=== YOUR OBJECTIVE ===
Among the lines below, tally those that contain "fraction" and respond with the total only.

(Extracted records)
*** Begin section ***

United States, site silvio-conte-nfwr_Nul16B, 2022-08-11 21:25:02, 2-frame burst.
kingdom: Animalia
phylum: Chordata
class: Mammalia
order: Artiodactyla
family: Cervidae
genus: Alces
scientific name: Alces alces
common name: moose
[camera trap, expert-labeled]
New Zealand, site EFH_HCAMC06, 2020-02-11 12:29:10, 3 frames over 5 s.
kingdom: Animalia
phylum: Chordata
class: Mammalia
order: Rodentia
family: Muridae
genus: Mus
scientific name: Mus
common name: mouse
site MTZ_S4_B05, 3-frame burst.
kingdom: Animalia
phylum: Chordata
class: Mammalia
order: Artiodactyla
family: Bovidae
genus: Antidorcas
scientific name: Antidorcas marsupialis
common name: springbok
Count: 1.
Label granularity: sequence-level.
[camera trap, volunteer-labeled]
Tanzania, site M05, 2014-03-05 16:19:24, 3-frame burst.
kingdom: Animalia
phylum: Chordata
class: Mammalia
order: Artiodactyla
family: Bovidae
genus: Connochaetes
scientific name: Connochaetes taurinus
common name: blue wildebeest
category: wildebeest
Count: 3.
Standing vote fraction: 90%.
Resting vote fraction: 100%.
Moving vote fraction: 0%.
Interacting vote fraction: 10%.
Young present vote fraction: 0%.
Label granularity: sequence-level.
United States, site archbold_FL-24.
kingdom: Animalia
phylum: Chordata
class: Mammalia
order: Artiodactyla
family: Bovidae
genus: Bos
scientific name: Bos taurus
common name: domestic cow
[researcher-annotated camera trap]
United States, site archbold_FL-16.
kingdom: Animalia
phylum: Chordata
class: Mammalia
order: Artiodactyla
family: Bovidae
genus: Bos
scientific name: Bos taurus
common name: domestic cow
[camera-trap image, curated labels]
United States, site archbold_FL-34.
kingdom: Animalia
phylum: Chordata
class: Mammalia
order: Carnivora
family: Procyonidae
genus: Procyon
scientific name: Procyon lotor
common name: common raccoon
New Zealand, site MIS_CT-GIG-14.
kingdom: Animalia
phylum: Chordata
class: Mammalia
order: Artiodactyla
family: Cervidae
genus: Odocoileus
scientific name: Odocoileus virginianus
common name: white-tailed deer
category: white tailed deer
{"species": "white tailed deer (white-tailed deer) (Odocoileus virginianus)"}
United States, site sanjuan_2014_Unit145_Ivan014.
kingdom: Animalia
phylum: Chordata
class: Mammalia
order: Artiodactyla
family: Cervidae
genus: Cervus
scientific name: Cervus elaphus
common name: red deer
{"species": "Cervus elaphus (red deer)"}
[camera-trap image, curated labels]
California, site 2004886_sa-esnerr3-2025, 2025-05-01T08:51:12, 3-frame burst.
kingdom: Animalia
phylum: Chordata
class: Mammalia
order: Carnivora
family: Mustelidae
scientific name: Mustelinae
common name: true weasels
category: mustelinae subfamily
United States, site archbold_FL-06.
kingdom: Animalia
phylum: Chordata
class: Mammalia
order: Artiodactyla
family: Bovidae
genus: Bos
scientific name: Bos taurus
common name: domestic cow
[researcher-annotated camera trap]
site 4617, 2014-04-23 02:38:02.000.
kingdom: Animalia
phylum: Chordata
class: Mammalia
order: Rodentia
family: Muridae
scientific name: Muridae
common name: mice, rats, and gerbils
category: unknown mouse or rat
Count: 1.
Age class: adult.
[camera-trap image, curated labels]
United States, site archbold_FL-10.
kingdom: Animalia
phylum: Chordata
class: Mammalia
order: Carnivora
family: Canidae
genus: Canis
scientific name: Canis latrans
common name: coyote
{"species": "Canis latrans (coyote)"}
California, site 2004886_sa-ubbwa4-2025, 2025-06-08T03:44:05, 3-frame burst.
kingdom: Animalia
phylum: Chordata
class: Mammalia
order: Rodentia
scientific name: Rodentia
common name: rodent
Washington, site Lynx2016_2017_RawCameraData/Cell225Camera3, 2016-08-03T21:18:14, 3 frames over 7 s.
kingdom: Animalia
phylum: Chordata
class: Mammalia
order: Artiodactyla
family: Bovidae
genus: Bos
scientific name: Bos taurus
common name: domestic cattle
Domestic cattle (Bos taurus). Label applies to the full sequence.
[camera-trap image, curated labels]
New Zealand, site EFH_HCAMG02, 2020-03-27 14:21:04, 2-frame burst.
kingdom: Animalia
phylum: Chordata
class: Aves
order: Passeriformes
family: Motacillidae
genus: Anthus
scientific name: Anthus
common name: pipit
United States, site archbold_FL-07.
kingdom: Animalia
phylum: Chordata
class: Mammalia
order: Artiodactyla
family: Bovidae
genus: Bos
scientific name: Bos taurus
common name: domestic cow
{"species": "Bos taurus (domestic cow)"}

*** End section ***

=== SOLUTION TO THIS TASK ===
5